◆ TASK DESCRIPTION:
Within the records below, how many lines contain "αNLI"? The answer is that number alone.
[[ MATERIAL PROVIDED, beginning ]]
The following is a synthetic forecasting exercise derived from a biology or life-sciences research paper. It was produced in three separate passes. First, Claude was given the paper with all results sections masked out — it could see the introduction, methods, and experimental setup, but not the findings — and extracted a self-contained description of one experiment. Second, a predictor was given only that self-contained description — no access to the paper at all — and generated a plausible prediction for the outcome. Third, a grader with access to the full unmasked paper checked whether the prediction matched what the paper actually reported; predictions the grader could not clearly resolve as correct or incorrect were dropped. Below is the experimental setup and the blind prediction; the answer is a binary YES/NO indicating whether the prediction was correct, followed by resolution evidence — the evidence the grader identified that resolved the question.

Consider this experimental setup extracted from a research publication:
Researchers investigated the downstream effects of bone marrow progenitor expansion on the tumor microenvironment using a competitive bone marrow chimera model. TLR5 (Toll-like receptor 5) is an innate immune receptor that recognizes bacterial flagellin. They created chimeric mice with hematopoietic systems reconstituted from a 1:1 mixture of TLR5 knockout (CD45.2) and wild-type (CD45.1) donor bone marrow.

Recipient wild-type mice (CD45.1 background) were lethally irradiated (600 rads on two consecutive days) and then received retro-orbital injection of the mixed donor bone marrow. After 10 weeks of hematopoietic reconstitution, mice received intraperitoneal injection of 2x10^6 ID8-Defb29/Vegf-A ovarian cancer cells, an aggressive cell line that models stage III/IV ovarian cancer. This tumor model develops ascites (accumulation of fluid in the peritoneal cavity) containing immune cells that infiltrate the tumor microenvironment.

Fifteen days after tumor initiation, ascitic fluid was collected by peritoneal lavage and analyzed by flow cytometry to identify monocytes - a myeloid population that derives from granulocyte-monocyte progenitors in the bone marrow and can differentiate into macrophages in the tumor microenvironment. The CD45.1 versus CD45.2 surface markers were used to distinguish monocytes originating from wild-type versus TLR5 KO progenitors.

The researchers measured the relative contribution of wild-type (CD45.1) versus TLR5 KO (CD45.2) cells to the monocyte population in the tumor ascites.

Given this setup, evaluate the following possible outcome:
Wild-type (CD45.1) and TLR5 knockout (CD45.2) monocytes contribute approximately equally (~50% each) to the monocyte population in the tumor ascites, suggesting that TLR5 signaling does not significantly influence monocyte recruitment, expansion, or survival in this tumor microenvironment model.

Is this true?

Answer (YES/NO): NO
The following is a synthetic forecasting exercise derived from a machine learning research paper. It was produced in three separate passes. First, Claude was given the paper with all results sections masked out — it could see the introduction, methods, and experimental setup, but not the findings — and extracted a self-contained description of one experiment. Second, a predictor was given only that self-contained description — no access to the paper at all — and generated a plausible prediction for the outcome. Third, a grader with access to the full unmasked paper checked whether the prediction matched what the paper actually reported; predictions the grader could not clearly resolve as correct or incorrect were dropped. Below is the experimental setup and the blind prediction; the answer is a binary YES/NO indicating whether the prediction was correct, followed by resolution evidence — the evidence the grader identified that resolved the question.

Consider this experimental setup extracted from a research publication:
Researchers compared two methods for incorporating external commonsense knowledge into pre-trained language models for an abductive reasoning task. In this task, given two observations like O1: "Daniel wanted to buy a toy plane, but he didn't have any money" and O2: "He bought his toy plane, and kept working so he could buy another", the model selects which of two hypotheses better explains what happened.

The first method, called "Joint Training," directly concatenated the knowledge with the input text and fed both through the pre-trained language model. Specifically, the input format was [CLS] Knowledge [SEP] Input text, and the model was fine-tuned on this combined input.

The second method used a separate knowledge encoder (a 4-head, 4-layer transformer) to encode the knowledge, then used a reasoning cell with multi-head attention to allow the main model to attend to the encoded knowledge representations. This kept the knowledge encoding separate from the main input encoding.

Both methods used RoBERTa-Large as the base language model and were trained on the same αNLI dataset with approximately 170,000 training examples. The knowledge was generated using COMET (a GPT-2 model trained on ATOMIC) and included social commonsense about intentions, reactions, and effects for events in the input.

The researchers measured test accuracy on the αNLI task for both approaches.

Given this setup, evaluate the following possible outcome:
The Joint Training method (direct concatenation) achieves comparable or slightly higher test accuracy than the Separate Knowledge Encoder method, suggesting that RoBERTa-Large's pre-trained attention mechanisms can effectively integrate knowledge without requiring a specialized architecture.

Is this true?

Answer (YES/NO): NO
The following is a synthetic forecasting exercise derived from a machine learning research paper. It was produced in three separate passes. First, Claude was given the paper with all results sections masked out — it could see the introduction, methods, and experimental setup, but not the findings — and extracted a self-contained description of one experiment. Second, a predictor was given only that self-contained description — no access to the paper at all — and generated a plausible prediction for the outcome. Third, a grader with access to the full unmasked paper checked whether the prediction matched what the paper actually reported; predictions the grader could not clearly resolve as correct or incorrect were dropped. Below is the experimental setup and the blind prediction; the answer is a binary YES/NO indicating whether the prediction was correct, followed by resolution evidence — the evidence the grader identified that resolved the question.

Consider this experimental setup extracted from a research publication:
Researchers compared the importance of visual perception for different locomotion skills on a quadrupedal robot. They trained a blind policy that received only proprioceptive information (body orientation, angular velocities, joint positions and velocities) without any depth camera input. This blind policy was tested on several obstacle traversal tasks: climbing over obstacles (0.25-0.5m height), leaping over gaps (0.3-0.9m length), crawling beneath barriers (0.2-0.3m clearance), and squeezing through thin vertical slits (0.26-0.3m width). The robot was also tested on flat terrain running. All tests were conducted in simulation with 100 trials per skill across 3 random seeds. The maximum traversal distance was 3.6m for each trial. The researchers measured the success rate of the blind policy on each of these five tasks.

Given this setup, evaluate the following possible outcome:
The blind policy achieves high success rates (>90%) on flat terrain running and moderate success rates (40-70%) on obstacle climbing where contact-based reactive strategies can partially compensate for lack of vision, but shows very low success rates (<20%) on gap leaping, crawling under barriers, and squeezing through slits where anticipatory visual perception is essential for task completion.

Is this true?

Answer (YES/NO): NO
[[ MATERIAL PROVIDED, end ]]
◆ EXERCISE RESULT:
2